NYC Should Re-Draft Plan for Ride-Share Rate Hike, Judge Says

New York City’s Taxi & Limousine Commission should “try again” to raise rates for ride-share drivers and provide clear reasons for doing so, a judge said in explaining why he blocked the increase last week.

(Bloomberg) — New York City’s Taxi & Limousine Commission should “try again” to raise rates for ride-share drivers and provide clear reasons for doing so, a judge said in explaining why he blocked the increase last week.

Manhattan state court Justice Arthur Engoron, a former cab driver, last week blocked the raise from going into effect after Uber Technologies Inc., claiming the commission used a new and flawed method to calculate the increase.

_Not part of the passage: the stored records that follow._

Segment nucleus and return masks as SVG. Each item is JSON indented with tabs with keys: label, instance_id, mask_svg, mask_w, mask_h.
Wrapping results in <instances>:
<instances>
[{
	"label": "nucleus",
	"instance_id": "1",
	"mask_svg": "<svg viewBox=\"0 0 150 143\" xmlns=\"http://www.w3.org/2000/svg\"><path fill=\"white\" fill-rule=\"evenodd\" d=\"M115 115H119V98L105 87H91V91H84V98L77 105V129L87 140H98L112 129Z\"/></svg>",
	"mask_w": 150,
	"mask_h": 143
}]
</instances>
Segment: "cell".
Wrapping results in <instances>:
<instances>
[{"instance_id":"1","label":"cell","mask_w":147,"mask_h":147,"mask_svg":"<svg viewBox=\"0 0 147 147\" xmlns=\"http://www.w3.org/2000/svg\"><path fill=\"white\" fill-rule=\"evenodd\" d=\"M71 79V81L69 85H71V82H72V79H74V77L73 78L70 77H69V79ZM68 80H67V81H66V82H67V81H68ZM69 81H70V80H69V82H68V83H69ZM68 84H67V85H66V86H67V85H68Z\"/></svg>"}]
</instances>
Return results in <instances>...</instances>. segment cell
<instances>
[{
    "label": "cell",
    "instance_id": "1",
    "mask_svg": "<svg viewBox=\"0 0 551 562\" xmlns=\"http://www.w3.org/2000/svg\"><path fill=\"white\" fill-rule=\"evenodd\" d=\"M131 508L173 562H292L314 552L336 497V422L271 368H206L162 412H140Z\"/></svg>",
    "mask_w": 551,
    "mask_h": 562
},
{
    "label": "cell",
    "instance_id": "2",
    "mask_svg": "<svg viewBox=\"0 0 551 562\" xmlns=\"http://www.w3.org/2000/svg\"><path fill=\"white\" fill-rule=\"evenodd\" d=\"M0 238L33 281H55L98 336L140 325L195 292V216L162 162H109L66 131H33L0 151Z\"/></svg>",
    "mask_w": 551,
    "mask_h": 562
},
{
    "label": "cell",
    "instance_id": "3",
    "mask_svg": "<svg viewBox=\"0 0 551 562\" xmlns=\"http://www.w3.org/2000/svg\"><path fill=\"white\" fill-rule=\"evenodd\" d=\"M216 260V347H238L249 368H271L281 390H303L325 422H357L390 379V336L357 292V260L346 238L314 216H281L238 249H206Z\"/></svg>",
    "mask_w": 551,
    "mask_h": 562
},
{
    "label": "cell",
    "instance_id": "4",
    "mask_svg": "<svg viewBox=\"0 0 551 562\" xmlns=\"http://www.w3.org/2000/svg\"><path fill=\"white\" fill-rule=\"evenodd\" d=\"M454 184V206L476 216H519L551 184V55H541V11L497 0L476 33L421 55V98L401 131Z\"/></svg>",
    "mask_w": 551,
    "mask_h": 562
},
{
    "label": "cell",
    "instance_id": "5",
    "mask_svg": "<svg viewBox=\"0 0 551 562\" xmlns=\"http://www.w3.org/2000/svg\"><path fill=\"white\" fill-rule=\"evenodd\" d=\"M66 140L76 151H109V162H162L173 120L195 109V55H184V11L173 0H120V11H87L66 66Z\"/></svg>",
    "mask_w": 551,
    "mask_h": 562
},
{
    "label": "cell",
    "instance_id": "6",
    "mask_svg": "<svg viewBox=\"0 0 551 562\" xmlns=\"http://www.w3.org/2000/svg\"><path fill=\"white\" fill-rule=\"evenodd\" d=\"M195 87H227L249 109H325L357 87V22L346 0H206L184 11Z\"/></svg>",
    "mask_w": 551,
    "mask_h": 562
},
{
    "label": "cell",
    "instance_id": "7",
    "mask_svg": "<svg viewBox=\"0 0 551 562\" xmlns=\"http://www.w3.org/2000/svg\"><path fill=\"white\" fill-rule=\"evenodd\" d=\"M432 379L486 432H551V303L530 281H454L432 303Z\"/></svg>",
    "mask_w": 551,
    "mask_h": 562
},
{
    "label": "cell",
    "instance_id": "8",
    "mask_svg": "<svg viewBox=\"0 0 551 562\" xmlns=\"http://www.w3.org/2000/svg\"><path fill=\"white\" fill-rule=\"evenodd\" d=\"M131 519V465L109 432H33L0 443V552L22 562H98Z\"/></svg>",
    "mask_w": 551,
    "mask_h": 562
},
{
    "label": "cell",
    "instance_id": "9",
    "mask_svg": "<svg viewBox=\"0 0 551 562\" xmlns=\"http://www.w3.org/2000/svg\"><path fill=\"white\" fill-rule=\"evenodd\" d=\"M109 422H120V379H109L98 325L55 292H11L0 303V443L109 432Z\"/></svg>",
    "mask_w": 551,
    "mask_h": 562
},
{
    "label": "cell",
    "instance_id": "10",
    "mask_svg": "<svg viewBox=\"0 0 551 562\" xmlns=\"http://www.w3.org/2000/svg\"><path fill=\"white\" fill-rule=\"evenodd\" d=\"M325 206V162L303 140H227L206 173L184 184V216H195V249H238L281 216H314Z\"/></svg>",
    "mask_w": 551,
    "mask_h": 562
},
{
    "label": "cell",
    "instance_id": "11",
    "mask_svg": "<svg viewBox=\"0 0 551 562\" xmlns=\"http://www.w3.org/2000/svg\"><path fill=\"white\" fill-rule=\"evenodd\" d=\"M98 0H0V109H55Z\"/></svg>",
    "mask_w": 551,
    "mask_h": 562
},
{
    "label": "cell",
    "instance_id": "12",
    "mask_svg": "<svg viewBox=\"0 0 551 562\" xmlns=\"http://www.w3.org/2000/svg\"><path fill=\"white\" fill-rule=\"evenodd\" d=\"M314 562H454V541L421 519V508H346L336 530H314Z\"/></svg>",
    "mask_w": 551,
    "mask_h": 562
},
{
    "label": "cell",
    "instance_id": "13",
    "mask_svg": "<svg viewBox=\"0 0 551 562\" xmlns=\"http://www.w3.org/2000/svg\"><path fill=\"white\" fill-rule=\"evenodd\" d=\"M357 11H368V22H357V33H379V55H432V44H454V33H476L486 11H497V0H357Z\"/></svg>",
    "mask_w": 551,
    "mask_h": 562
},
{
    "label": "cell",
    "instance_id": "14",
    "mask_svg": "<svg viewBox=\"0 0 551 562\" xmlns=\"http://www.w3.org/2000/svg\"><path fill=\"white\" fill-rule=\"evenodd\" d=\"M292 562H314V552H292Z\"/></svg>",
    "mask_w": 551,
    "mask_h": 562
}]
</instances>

In a written decision issued Tuesday, Engoron said he “sympathizes with the plight of the ride-service drivers, whose deserved raise is being held by a legal technicality.” But the judge said he couldn’t allow the increase to go forward because the city hasn’t explained its reasoning for the change, as required by law. 

The commission’s basis for the increase “completely fails to explain” why the commission chose particular indices and time frames, and doesn’t include any math to illustrate how it arrived at its numbers, Engoron said. Ideally, the explanation should “be something the ride-service drivers themselves understand,” he said.

“No doubt the TLC will, and should, try again,” the judge wrote. “This court strongly urges the TLC to make its new explanation as clear as possible and suggests that concrete numerical examples be given, and all calculations explained.”